Visual spatial reasoning entries:
-----

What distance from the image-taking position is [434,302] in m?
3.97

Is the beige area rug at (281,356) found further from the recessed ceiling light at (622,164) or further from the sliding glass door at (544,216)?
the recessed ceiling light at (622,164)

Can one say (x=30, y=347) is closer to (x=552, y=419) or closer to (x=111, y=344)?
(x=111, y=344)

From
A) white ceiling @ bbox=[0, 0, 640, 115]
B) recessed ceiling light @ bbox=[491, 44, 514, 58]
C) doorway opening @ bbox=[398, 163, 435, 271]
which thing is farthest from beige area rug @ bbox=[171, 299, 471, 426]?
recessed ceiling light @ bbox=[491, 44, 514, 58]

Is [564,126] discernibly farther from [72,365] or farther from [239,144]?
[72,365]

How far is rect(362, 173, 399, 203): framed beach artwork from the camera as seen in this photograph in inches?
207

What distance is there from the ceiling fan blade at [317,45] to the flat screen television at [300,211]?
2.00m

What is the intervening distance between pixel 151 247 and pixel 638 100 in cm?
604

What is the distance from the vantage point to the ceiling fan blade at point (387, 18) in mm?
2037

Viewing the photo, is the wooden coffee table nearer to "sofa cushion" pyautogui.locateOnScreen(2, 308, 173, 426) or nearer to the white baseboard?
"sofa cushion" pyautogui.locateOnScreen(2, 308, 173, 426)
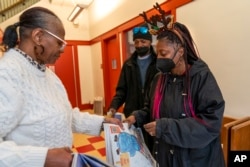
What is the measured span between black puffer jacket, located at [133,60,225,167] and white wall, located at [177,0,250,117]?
763 millimetres

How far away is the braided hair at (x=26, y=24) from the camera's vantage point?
79cm

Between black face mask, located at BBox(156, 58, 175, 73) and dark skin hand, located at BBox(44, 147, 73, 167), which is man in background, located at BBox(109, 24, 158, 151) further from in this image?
dark skin hand, located at BBox(44, 147, 73, 167)

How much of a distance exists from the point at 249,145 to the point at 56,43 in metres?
1.54

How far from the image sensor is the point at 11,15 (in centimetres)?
493

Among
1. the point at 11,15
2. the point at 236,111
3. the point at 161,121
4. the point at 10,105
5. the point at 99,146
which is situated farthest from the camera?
the point at 11,15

-----

> Do this:
Could you put the lines from the one containing "Between black face" through the end of the entries into a Markdown table with the columns Row and Line, leaving out blank lines?

> Full solution:
| Row | Line |
|---|---|
| 1 | Between black face mask, located at BBox(156, 58, 175, 73) and dark skin hand, located at BBox(44, 147, 73, 167), which is man in background, located at BBox(109, 24, 158, 151) further from in this image? |
| 2 | dark skin hand, located at BBox(44, 147, 73, 167) |
| 3 | How much of a distance exists from the point at 249,145 to the point at 56,43 in metres? |
| 4 | 1.54 |
| 5 | How far from the image sensor is the point at 11,15 (in centimetres)? |
| 6 | 493 |
| 7 | Among |
| 8 | 1. the point at 11,15 |
| 9 | 2. the point at 236,111 |
| 10 | 3. the point at 161,121 |
| 11 | 4. the point at 10,105 |
| 12 | 5. the point at 99,146 |
| 13 | which is situated farthest from the camera? |
| 14 | the point at 11,15 |